JARAK (M) JENIS JALAN MIN MAKS Jalan Proyek/Pendukung dataran rendah 50 75 Jalan Proyek/Pendukung dataran tinggi/pegunungan 30 40 Jalan Tambang/Produksi Permukaan 24 35 Jalan Tambang/Produksi Bawah Tanah 10 15 h) Padaa kondisi jalan yang menikung tajam, terutama di dataran tinggi/pegunungan, jarak sebagaimana disebutkan pada butir g) diatas diperpendek menjadi 15 m. i) Pada kondisi jalan yang menajam kemudian diikuti oleh turunan curam, refleksi retro ditempatkan dengan jarak 15 m, diukur dari titik puncak tajamkan.
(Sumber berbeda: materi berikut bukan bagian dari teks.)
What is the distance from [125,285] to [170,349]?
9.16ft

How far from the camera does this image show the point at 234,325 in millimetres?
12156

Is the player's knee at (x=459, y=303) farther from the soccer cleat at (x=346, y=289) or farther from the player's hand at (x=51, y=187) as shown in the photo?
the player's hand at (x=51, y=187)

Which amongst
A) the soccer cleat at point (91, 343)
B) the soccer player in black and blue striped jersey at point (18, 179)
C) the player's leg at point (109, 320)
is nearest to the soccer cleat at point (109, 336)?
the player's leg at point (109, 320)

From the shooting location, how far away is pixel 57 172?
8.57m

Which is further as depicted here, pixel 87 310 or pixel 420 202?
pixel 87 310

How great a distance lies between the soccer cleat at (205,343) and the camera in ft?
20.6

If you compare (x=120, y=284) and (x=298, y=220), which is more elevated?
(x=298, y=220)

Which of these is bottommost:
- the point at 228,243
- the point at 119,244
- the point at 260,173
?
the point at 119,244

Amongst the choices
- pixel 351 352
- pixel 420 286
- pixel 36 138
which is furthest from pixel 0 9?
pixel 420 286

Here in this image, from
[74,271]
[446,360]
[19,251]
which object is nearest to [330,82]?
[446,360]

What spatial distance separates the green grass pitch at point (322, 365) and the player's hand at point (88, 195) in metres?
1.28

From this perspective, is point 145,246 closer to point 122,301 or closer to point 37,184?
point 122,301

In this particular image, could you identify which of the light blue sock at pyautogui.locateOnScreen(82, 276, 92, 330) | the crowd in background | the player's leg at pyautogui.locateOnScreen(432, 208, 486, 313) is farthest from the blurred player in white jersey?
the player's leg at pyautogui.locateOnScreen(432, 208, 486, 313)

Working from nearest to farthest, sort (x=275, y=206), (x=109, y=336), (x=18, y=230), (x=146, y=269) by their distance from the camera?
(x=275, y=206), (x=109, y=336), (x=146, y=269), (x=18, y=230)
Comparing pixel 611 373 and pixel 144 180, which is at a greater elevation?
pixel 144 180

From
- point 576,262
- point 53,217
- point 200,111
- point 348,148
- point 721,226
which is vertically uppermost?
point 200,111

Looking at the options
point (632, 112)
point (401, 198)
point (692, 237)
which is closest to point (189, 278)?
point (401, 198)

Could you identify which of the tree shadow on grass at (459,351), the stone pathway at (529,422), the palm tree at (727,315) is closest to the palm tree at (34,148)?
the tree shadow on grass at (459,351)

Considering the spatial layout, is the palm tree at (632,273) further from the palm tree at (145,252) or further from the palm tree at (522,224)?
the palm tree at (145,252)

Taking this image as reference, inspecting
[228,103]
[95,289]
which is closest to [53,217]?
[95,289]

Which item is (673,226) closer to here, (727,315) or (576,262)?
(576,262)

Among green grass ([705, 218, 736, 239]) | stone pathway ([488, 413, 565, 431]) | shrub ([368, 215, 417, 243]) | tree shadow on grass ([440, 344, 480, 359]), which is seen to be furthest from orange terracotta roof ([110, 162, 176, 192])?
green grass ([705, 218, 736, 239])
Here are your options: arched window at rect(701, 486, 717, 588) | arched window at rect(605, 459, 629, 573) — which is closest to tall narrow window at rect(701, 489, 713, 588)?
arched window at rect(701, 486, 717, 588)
Jarak ini dipakai pula untuk pemasangan refleksi retro berikutnya sampai dengan maksimum tiang yang ketiga setelah tanjakan. 5.2 Ketinggian Penempatan a) Ketinggian penempatan rambu pada sisi jalan diukur dari permukaan jalan sampai dengan sisi daun rambu bagian bawah atau papan tambahan bagian bawah apabila rambu dilengkapi papan ambahan, dengan ketentuan untuk masing-masing jenis jalan sebagai berikut :

JARAK (M) JENIS JALAN MIN MAKS Jalan Proyek/Pendukung 175 265 Jalan Proyek/Produksi Permukaan 200 265 Jalan Tambang/Produksi Bawah Tanah 150 250 b) Ketinggian penempatan rambu dilokasi pejalan kaki minimum 200 cm dan maksimum 265 cm. c) Khusus untuk rambu peringatan pengarah tikungan ke kanan atau pengarah tikungan ke kiri, ketinggian penempatan rambu adalah 120 cm dari permukaan jalan. d) Pada kondisi-kondisi jalan yang menanjak kemudian diikuti oleh turunan curam, tinggi tiang refleksi retro pertama sampai dengan ketiga dari puncak tanjakan harus ditambah minimum 60 cm dan maksimum 125 dari ketentuan sebagaimana terdapat pada tabel g) bagian 3.4. e) Pada kondisi jalan sebagaimana disebutkan pada butir d) di atas, tinggi T2 harus ditambah menjadi sekurang-kurangnya satu setengah kali dari ketentuan yang terdapat pada tabel butir bagian 4.4 g). 6. Perawatan Untuk menjaga dan mempertahankan agar rambu-rambu dan refleksi retro ketentuan minimum sebagai berikut :

a) Jadual inspeksi dan tinjauan yang tepat harus dibuat dan dilaksanakan secara periodik paling lama setiap 3 (tiga) bulan sekali. b) Lokasi sekitar penempatan rambu atau refleksi retro harus selalu dibersihkan dari semak-semak atau benda-benda lain yang dapat menghalangi rambu atau refleksi retro. c) Para pemakai jalan harus melaporkan rambu-rambu atau refleksi retro yang rusak atau terhalang dan sistim komunikasi harus dibuat untuk kebutuhan tersebut. d) Rambu-rambu atau refleksi retro yang rusak harus segera diperbaiki atau diganti, dan rambu-rambu yang tidak difungsikan lagi harus segera dicabut.